As we head into the new year, many business and technology leaders are thinking about which technologies can help them accelerate innovation and digital business. We talked a lot about automation, data, and cloud in 2021, and many organizations are well down that path. However, it is important to consider how well those new technologies were implemented and what bottlenecks may be encountered.
Data is key to virtually all business processes, and the same applies to automation, which completely relies on data. Automated processes throw many “exceptions” or errors, which humans need to manage, and most of the time the reason for exceptions is bad data.
If bad data is supplied to the system, either the automation will throw an exception or it will flow incorrect data, in which case business managers may start blaming the automation. However, if you look at it closely, it’s the data that created the issue, not the automation. So, for every automated business process, you should supply clean data to achieve a higher success rate and maximum efficiency.
Automation follows the simple principle of “garbage in, garbage out,” so one must be cautious while providing input data.
Following are three key points businesses should focus on for higher efficiency and optimization with their automation initiatives.
1. Automation and data go hand in hand to deliver a stable bot with a minimal exception rate.
When forming a team, automation should not be considered a separate entity. The team should have clear visibility of data architecture, cloud, and other applications so the automation architecture can be formed accordingly.
We have experienced this situation in the past, where less visibility of application architecture and data architecture, and less coordination among teams, result in a higher percentage of business rule exceptions that need to be managed by humans. That creates a burden on the business to continue investing time in a process that is already automated. This leaves a negative impression within the business, and automation teams start to lose credibility.
So, it is vital for automation teams to coordinate with other teams in the department for quality delivery of the automated process and focus on delivering the stable bot with minimal business exceptions.
2. Innovation needs an implementation plan.
Every organization strives for innovation, and we have seen many form separate innovation cells. Yet, very few of the innovative ideas turn into a live or implemented process. Why? Many innovative ideas come through the pipeline and sound promising for solving a business problem, but they often lack an implementation plan and thus remain just an idea, even though it’s possible to implement it.
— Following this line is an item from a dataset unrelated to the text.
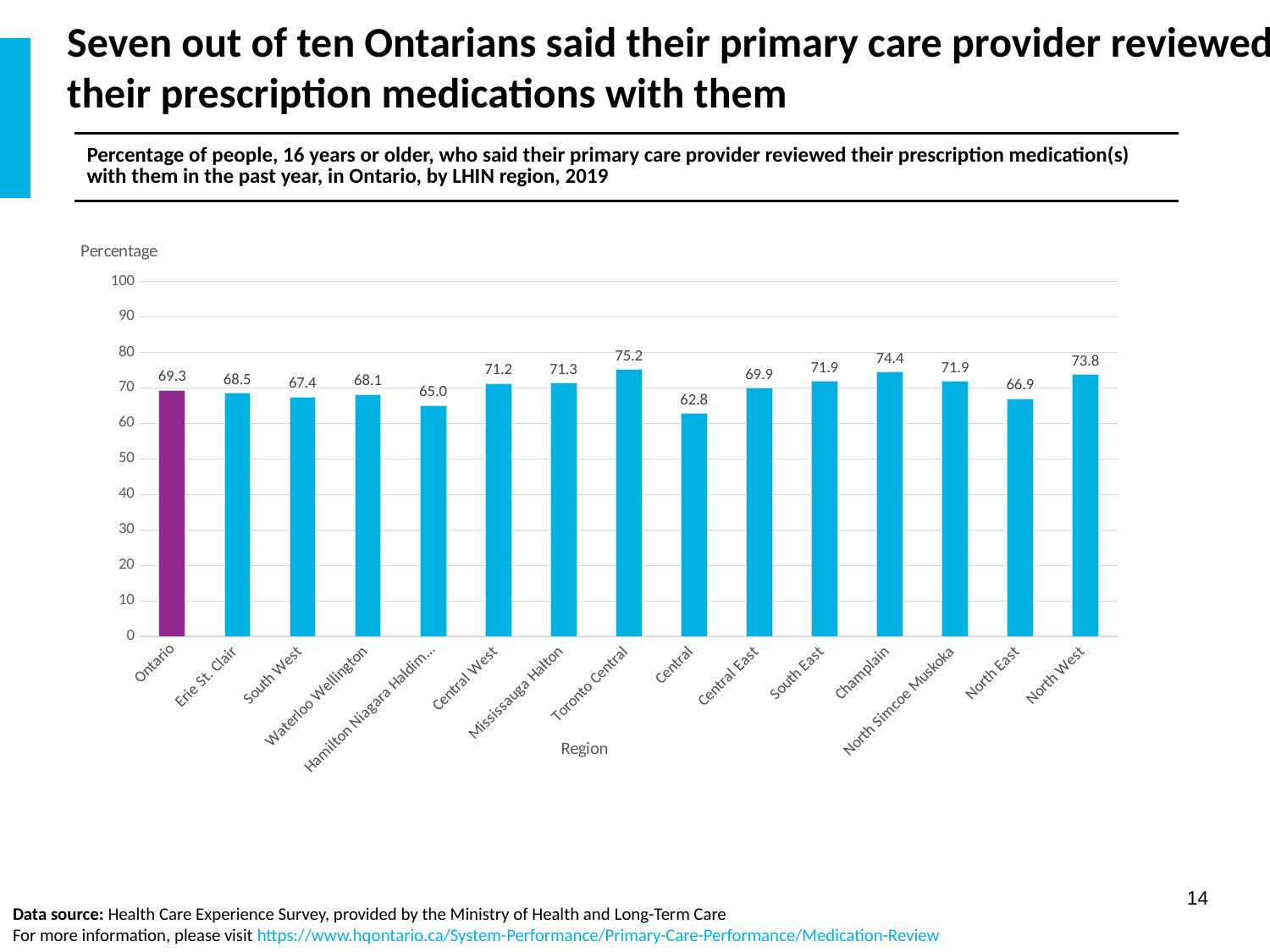
How many bars are shown in the chart? 15 Which region has the lowest value? Central What is the value for North West? 73.8 What is the value for Ontario? 69.3 What is the difference between the values for Champlain and Ontario? 5.1 What is the difference between the values for Toronto Central and Central? 12.4 What kind of chart is shown on the slide? bar chart What is the value for Central East? 69.9 Is the value for Central greater or less than 70? less What is the value for Toronto Central? 75.2 Which is larger, the value for North East or the value for South East? South East Which region has the highest value? Toronto Central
The most common reason for such stalled efforts is lack of coordination among teams and the teams are so busy with their day-to-day work that implementation comes last on their priority list. For example, maybe it doesn’t add value in their KPIs. As a result, many automation ideas are discarded and marked as red due to no implementation plan being attached to them.
To raise the success rate in bringing new ideas to fruition, teams should focus more on implementing these innovative ideas rather than keeping them in a backlog. Innovation and implementation should be added to the KPIs for each department to give them a boost.
In addition, CIOs should set these initiatives up in their priority lists so teams can organize brainstorming sessions to prepare the implementation plan and convert the ideas into a project. This can boost the number of successful automation projects within the organization and contribute to delivering value.
3. Focus on fully automated business processes.
Automation is a broad term, and there are a mix of technologies and technical buzz words that are often used when automating business processes. Some organizations use python for automation, some use external tools like UIPath, and some use low-code platforms based on an organization’s budget and specific requirements.
But in the end, all of them are used to automate business processes irrespective of the underlying technologies and the language associated with them. If we look at existing automation use cases that have been implemented, you will see that only certain modules of the business process are automated—humans still need to perform other modules manually.
However, a combination of technologies like AI/ML along with RPA—which we call as hyperautomation—can help in achieving fully automated processes.
Hyperautomation is not a technology by itself, but a combination of different capabilities such as AI/Ml that can help in delivering a fully automation solution.
Achieving End-to-End Automation Solutions
In conclusion, organizations that are on the path to automation should focus on implementing fully automated processes and form teams with diverse skillsets to achieve fully automated solutions. Too often we have seen that over-reliance on vendor tools may limit automation, as some tools don’t provide the full flexibility that’s required.
Alternatively, when diverse teams are formed, organizations can often achieve fully automated solutions. And the real benefits of automation are realized not with modular solutions, but when you deliver end-to-end automated solutions for the process.